REQUEST A
Transcribe the Gobhi Paratha passage below exactly, everything from "Gobhi/ Cauliflower –" down to "Parathas since forever.".
REQUEST B
In the Gobhi Paratha passage below, around which month does the new Gobhi crop of the season arrive in India's sabzi bazaars?
REQUEST C
Summarize the Gobhi Paratha passage below in two sentences.

Ask any Punjabi or North Indian about their favourite “maa ke haath ka khana” and at least 2 out of five will say Parathe! I have no statistical evidence for how I came up with that figure of course but there is some truth in my claim. North Indians love their parathas, sometimes stuffed and sometimes just plain with a side of sabzi, Aam ka achaar or dahi. Aloo Paratha is a universal favourite I can say with the same gut feeling that comes up with aforementioned random stats. But for me, my favourite stuffed parathas are Gobhi Parathas.
Gobhi/ Cauliflower – the low carb wonder
Gobhi or Cauliflower is the current favourite ingredient for most western websites and food related pages like Buzzfeed’s Tasty amongst many others. They present it sometimes as a meat replacement or a low carb option to make pizza crusts, vegan cheese, breakfast hash and even bread. I think they are borderline obsessed with it. But Indians have been using Gobhi in their sabzis like mixed vegetables, Tadka Gobhi, Pakodas and of course Gobhi Parathas since forever.
Nayee Gobhi of the season
Every year around September, the sabzi bazaars in India see the arrival of the new Gobhi of the season. I know Gobhi is available all year around, but the actual new crop of Gobhi arrives on the carts around these months and the new Gobhi has florets that my mom describes as khili khili (blooming) with green delicate danthal (stalks) and is more flavourful in my opinion.

EXTRACTED MATERIAL
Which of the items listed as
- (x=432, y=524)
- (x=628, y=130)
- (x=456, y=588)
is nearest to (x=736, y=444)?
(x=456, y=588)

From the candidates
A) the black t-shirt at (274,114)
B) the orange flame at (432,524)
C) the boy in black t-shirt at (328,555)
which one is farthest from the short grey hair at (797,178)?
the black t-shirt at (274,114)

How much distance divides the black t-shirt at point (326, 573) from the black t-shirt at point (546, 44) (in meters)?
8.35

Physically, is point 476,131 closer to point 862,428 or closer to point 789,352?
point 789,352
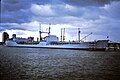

RESULT A
Gobhi/ Cauliflower – the low carb wonder
Gobhi or Cauliflower is the current favourite ingredient for most western websites and food related pages like Buzzfeed’s Tasty amongst many others. They present it sometimes as a meat replacement or a low carb option to make pizza crusts, vegan cheese, breakfast hash and even bread. I think they are borderline obsessed with it. But Indians have been using Gobhi in their sabzis like mixed vegetables, Tadka Gobhi, Pakodas and of course Gobhi Parathas since forever.

RESULT B
Around September.

RESULT C
North Indians love parathas, and although Aloo Paratha is a universal favorite, the author's favorite stuffed paratha is the Gobhi Paratha. Western food sites now present cauliflower as a low-carb wonder, but Indians have long cooked with Gobhi, and each year around September the more flavorful new crop arrives in the sabzi bazaars.